◆ Required work:
Report only the number of lines in this material that include the string "vote".

------------------------

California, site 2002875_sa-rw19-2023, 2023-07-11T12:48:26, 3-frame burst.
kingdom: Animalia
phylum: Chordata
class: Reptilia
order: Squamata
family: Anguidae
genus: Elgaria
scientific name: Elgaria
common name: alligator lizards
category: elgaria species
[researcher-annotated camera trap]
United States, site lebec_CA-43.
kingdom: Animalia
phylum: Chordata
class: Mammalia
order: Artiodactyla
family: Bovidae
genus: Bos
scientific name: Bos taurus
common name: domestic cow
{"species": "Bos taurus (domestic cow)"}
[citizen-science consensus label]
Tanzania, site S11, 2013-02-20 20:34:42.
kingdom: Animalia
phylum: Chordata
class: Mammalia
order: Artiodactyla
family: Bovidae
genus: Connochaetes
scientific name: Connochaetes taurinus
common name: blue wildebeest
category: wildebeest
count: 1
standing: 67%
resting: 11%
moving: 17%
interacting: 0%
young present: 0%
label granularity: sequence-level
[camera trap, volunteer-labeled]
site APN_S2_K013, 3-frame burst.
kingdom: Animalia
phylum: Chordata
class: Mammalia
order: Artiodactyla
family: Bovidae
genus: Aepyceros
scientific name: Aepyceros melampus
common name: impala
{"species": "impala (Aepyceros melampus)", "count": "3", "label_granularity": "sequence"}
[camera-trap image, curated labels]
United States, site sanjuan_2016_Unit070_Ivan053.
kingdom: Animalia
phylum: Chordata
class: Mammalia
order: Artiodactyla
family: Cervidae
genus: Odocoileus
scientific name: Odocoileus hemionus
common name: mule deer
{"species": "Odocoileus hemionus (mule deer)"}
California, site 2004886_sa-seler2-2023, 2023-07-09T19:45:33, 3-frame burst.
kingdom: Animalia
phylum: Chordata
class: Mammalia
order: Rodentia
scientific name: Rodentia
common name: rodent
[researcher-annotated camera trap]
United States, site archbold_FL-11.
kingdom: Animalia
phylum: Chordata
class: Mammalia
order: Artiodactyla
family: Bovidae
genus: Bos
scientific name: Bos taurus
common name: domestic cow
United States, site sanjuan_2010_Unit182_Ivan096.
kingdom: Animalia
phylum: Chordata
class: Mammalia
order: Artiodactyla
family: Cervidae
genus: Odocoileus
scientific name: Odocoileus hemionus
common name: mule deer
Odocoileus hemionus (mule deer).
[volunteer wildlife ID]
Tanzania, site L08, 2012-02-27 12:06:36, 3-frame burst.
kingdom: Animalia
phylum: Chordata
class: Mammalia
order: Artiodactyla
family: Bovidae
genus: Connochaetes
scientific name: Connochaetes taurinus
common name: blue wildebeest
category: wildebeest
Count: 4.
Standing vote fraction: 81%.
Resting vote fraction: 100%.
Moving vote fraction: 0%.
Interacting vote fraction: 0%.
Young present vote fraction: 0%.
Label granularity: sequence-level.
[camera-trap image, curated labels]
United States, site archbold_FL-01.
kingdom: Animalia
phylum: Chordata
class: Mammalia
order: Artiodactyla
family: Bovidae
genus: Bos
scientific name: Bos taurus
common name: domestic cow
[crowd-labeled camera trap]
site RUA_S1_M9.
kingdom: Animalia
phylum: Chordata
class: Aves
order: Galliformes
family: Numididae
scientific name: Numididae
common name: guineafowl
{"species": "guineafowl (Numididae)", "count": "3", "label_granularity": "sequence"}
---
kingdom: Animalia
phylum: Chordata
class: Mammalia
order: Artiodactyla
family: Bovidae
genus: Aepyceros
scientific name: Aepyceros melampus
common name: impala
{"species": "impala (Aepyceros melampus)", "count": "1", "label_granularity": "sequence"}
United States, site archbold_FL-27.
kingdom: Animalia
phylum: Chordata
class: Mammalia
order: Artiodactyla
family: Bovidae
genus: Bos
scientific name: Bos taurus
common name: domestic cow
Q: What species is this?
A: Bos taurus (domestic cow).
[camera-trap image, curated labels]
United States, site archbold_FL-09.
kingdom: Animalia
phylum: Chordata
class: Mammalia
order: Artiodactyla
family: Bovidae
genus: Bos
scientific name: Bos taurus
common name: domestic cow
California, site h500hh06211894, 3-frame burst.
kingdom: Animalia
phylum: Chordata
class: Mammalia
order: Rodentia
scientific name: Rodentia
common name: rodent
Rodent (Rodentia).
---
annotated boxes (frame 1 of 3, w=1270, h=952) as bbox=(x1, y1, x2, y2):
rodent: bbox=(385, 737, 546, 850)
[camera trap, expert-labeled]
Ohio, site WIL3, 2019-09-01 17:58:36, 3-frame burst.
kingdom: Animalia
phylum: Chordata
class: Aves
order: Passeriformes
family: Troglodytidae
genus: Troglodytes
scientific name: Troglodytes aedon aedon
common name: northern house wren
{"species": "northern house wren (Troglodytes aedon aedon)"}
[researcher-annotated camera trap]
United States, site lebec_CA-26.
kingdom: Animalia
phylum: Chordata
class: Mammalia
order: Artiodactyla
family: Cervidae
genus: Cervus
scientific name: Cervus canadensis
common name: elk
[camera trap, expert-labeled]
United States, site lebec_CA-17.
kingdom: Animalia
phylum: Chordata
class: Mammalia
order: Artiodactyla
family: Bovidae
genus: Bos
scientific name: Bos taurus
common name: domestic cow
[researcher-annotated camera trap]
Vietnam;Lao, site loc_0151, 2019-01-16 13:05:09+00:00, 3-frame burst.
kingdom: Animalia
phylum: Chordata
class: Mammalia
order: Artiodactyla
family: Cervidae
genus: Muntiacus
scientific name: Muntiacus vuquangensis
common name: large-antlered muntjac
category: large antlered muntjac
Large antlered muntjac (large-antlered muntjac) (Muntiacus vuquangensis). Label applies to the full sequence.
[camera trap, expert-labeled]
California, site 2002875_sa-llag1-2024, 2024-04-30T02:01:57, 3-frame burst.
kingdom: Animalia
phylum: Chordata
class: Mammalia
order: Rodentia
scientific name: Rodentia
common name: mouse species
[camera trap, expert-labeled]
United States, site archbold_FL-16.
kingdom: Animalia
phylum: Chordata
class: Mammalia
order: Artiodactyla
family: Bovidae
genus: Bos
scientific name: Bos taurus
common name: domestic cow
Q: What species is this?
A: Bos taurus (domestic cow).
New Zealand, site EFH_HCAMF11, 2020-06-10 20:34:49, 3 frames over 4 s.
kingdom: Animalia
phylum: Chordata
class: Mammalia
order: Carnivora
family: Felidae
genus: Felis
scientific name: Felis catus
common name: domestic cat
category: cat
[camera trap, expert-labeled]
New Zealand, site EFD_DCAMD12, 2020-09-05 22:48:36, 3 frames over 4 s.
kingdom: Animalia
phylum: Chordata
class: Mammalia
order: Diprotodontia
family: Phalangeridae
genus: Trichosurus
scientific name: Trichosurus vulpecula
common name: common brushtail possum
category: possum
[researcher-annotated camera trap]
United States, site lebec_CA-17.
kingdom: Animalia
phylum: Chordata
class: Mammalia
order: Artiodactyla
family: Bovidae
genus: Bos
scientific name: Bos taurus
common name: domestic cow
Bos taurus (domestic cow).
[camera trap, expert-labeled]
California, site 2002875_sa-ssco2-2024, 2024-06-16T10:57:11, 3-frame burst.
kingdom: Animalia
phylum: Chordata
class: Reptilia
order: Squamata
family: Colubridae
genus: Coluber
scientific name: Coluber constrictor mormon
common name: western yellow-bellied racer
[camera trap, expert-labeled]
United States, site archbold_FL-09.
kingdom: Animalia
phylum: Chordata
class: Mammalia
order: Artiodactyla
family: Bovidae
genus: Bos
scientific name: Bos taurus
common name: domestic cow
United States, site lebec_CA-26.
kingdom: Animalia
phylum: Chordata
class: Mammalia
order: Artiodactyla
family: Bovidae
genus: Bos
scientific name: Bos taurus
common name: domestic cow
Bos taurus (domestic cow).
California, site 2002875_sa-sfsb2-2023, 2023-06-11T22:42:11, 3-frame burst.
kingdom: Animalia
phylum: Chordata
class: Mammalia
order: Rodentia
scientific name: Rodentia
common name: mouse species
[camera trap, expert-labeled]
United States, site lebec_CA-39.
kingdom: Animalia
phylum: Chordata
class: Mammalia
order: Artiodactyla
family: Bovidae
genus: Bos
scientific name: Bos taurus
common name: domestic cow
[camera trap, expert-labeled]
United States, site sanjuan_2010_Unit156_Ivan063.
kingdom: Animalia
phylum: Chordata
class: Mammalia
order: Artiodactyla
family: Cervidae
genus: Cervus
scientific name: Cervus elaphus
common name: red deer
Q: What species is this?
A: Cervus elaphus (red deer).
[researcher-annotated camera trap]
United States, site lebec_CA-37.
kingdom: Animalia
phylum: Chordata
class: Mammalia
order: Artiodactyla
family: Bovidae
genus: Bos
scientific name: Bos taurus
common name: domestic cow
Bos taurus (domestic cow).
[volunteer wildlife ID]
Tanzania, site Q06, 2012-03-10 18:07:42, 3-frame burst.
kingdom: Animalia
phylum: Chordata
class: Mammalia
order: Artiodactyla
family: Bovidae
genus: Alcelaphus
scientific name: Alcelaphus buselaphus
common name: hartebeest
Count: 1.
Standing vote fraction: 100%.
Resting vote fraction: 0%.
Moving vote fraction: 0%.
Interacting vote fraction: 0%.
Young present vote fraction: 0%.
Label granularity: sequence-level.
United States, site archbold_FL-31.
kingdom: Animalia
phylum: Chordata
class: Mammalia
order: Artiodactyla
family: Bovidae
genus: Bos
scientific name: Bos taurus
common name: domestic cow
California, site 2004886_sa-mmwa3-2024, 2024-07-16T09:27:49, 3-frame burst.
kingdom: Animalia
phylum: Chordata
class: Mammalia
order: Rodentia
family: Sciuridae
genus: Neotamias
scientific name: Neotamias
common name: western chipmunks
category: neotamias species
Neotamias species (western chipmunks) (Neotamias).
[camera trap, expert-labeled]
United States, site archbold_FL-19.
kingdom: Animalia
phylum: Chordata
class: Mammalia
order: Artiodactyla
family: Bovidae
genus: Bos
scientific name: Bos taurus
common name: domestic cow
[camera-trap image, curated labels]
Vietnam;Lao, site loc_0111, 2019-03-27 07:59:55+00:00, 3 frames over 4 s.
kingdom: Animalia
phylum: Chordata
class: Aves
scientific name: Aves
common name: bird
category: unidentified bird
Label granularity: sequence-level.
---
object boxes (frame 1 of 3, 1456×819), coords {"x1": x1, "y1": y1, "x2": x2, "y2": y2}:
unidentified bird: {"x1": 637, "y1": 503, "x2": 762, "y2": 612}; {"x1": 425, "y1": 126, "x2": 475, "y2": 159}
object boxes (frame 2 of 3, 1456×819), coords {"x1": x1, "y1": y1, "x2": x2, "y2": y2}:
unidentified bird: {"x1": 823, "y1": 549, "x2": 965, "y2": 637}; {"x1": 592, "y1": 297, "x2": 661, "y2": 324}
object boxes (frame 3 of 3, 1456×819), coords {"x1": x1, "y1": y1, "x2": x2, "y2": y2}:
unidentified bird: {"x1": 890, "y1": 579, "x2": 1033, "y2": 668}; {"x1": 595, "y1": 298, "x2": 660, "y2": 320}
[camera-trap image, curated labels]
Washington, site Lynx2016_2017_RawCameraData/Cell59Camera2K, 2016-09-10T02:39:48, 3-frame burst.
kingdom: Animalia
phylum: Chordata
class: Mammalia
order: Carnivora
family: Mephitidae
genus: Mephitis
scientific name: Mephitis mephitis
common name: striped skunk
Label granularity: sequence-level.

------------------------

◆ Result of the task:
10